Die Mitarbeiter beobachten, dass in dieser Lebensphase die Bedeutung der zwischenmenschlichen Beziehungen zunimmt. Das gehäufte Auftreten von Depressionen oder das Verlassen der Realität und Eintauchen in eine Psychose wird interpretiert als eine Antwort des Bewohners auf einen Mangel an Zuwendung, wenn beispielsweise auf der Gruppe zu viel zu tun und keine Zeit für eine angemessene individuelle Betreuung vorhanden ist. Nach Aussagen der Mitarbeiter kann nicht mehr individuell, sondern nur noch in der Gruppe betreut werden. Die Bewohner jedoch werden durch die wahrgenommenen Verluste »dünnhäutiger«, sie reagieren rascher und intensiver auf Belastungen oder zeigen bei Überforderung überhaupt keine Reaktionen mehr. Als eine sehr große Belastung wird der häufige Personalwechsel empfunden, da auf diese Weise entstandene Beziehungen verloren gehen, und es den Bewohnern immer schwerer fällt, einem neuen, ihnen unbekannten Mitarbeiter zu vertrauen und eine neue Beziehung aufzubauen.
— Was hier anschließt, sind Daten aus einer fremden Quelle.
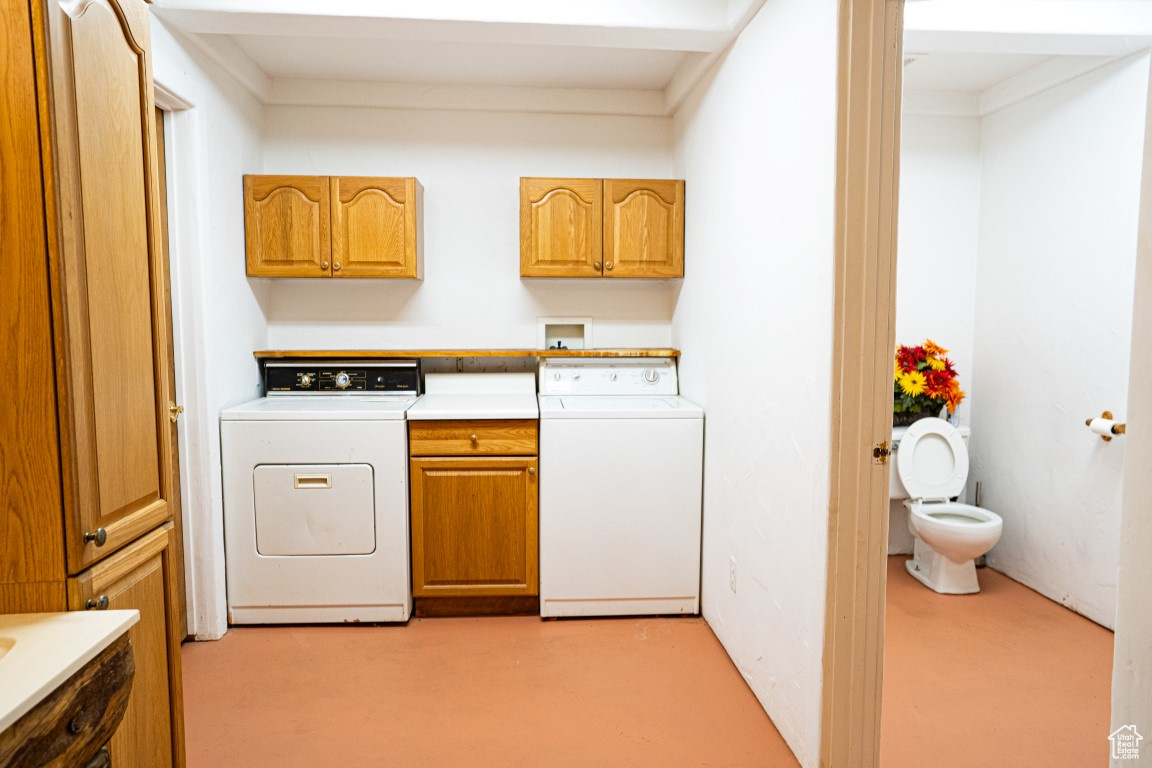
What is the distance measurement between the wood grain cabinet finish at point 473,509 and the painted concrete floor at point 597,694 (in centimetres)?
20

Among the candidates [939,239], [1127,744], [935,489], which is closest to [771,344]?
[1127,744]

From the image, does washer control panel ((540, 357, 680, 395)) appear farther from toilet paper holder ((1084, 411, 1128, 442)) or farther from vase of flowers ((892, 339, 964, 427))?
toilet paper holder ((1084, 411, 1128, 442))

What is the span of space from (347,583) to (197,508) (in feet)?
2.10

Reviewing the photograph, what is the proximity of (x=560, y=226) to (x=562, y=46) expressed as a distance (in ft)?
2.43

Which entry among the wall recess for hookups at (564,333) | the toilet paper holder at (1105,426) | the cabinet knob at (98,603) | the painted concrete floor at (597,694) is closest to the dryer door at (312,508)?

Es gibt keine Grundlage dafür, dass Menschen mit geistiger Behinderung in anderer Weise altern als die Gesamtbevölkerung. Unterschiede sind einerseits auf die körperlichen und kognitiven Einschränkungen zurückzuführen, deren Ursache die geistige Behinderung bildet, andererseits haben ältere Menschen mit geistiger Behinderung ihr Leben meist unter Bedingungen zugebracht, die nicht verglichen werden können mit den Lebensbedingungen der Gesamtbevölkerung.